= Task instructions =
Only lines containing the string "this" belong in the answer; find them in the records and copy them.

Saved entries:
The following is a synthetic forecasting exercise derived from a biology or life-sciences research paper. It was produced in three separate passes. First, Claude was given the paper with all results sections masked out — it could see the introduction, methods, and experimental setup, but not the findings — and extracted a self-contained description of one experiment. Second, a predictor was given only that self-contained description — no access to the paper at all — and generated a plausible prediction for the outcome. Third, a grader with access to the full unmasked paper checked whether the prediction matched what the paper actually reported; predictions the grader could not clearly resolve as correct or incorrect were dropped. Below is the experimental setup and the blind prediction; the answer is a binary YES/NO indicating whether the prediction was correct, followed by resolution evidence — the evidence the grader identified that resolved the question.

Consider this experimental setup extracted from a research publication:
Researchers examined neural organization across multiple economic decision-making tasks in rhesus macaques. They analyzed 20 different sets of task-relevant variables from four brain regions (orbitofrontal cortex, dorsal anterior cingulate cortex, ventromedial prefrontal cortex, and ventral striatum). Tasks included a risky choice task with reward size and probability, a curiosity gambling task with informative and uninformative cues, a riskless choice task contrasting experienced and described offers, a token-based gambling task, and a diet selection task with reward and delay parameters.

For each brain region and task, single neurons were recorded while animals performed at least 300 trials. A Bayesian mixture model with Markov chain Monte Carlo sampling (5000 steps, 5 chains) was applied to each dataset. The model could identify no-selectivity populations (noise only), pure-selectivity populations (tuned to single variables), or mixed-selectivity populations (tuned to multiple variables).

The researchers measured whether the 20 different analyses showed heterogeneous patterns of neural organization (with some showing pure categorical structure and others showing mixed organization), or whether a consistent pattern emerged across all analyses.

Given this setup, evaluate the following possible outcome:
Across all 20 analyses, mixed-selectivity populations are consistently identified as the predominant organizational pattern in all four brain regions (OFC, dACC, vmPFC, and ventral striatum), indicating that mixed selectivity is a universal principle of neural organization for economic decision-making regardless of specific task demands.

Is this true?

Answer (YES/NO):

= Output of the exercise =
Consider this experimental setup extracted from a research publication:
Given this setup, evaluate the following possible outcome:
Is this true?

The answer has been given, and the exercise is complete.